Communities of descendants of African slaves who escaped forced labour to form rural villages – called quilombos – are fighting for their survival. Like other indigenous peoples whose lands are being encroached upon, they are fighting to prevent Brazil's agribusiness lobby and land speculators from taking over their territory.
“When the speculators arrived, they said everything was theirs,” Marilda De Souza Francisco still remembers. From her family home, surrounded by sumptuous vegetation, the griotte (African storyteller) from the Santa Rita do Bracui Quilombo slowly revives images from the past. Her community began to be expropriated during the military dictatorship in the 1970s, when there was an explosion of seaside tourism in Brazil. Located on the Costa Verde, the Atlantic coast between Rio de Janeiro and Sao Paulo, this is where the Brazilian elite has established its “Hamptons”: luxurious accommodation with private access to a crystal-clear sea. And a privileged view of the Atlantic rainforest, the country's second-biggest tropical forest.
To welcome these new arrivals, the Rio-Santos highway was built and the inhabitants who lived on the coast were gradually dislodged. They took refuge in the heights of the forest, joining other parts of their group.
“The quilombolas tried to go to court collectively to defend their land, but we lost,” says De Souza Francisco with a sad smile.

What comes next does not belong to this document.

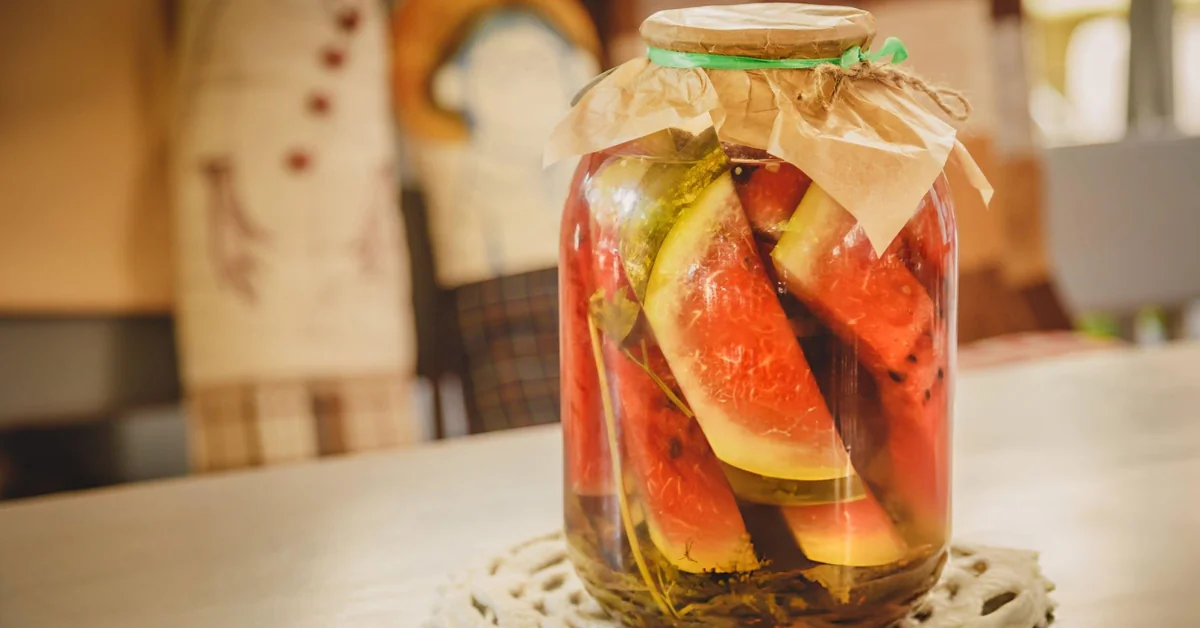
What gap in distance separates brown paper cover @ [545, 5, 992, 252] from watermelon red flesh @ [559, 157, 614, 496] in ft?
0.10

The Porto Marina Bracuhy condominium now stands where their homes used to be, a real estate complex of second homes with a private harbour where dozens of yachts are anchored.
Violation of land rights
Their history dates back to the 19th century. Santa Rita do Bracui was then the name of a sugar cane and coffee plantation owned by Commander Jose de Souza Breves. As a member of a powerful Portuguese slave-owning family, he held hundreds of Black Africans captive to cultivate his fields. After the slave trade was banned in 1831, he also participated in trading them illegally. When he died in 1879, he left all of his land, which was no longer productive, to his slaves. Since then, their descendants have remained there and formed a black, rural community: a quilombo.

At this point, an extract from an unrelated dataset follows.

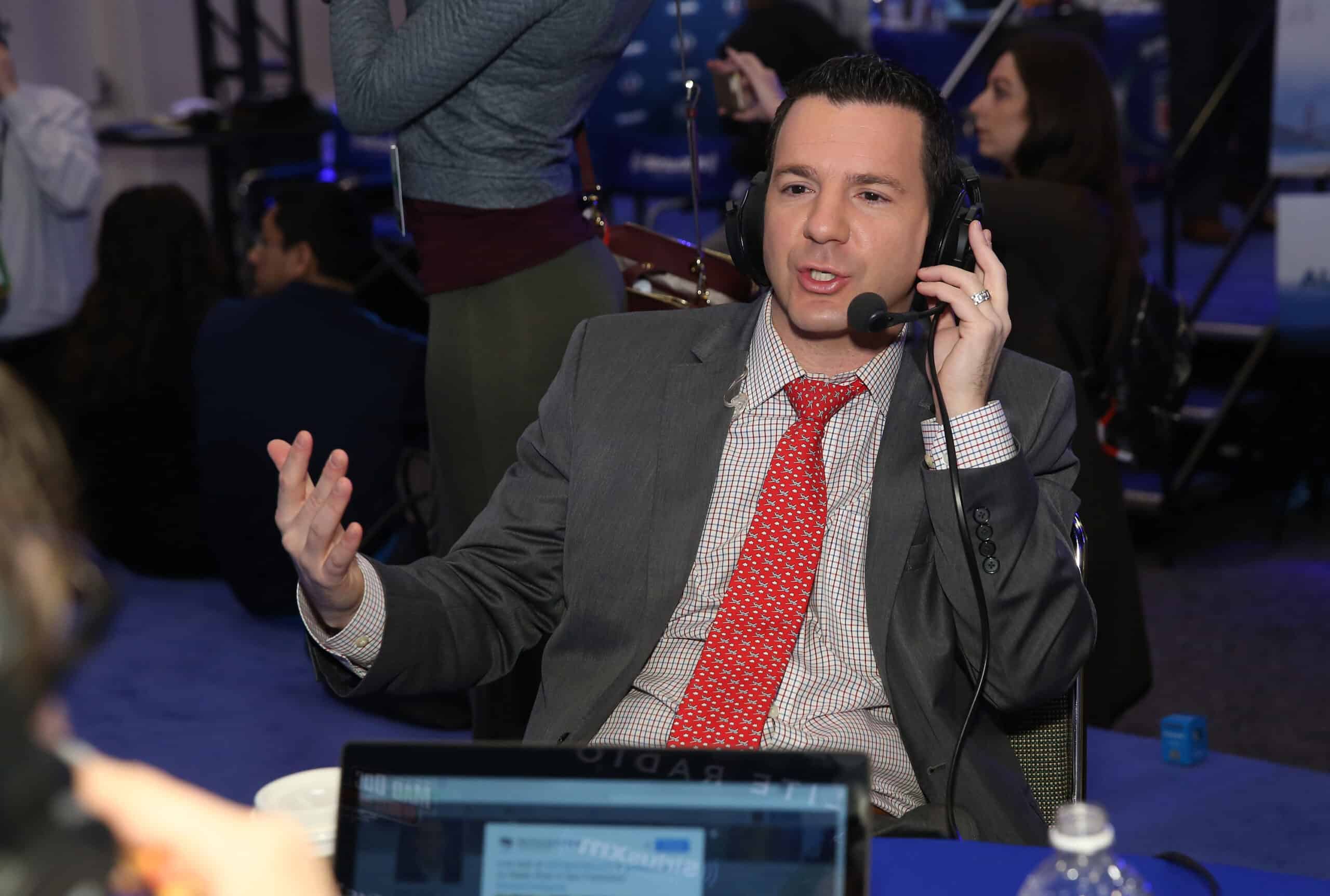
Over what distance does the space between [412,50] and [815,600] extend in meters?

“Around 3,475 quilombos exist in Brazil and each one has a different history,” explains historian Martha Abreu. A number of them emerged from marronage, an organised escape by slaves to remote territories. Others stemmed from revolts by the oppressed against their executioners. Many are simply places where Black Africans and their descendants decided to stay and live after slavery was abolished.
Despite this, they all have one thing in common: “They are places of Black resistance for the right to land and its preservation,” Abreu says. Whether they are in the forest, the countryside or the city, almost all quilombos are threatened by the Brazilian farming lobby. Real estate and agricultural entrepreneurs, and even tourism professionals, covet these “empty” lands, which are often located in remote areas. And to obtain them, some resort to violence.
Since 2013, the National Coordination of Quilombo Articulation (Conaq), has registered around 30 quilombolas who were murdered because of land conflicts. In August 2023, Mother Bernadete, the organisation's national coordinator, was shot 12 times and killed while fighting against land speculation in her quilombo. Members of communities such as Rio Preto (Tocantins state in northern Brazil) and Jacarezinho (Maranhao state in northern Brazil) are also regularly victims of intimidation and physical attacks aimed at making them abandon their ancestral land.
The importance of titles for Quilombos
Article 68 of the Brazilian Constitution (1988) recognises the land rights of quilombolas in these terms: "The remaining quilombo communities that occupy their lands are recognised as having definitive ownership of them, and the State must issue them respective titles." The titles in question make it possible to legally prevent land speculation in quilombos and to sanction any attempted intrusions.
After 24 years of waiting and numerous incursions onto its territory, a title deed was conferred on the residents of the Santa Rita do Bracui Quilombo on July 26. Brazil recognised the property rights of people of African origin living in quilombos some 34 years ago. But it's a long administrative process that explains why only 147 of the 3,475 quilombos in the country have titles, fueling the greed of land speculators.
Since his return to power, President Luiz Inacio Lula da Silva has begun certifying around eight indigenous and four quilombo territories, compared to none during the four years under his predecessor, Jair Bolsonaro. The change in governance gives hope to traditional peoples in Brazil that their rights to land will be recognised and the ecosystems they protect sustainably preserved.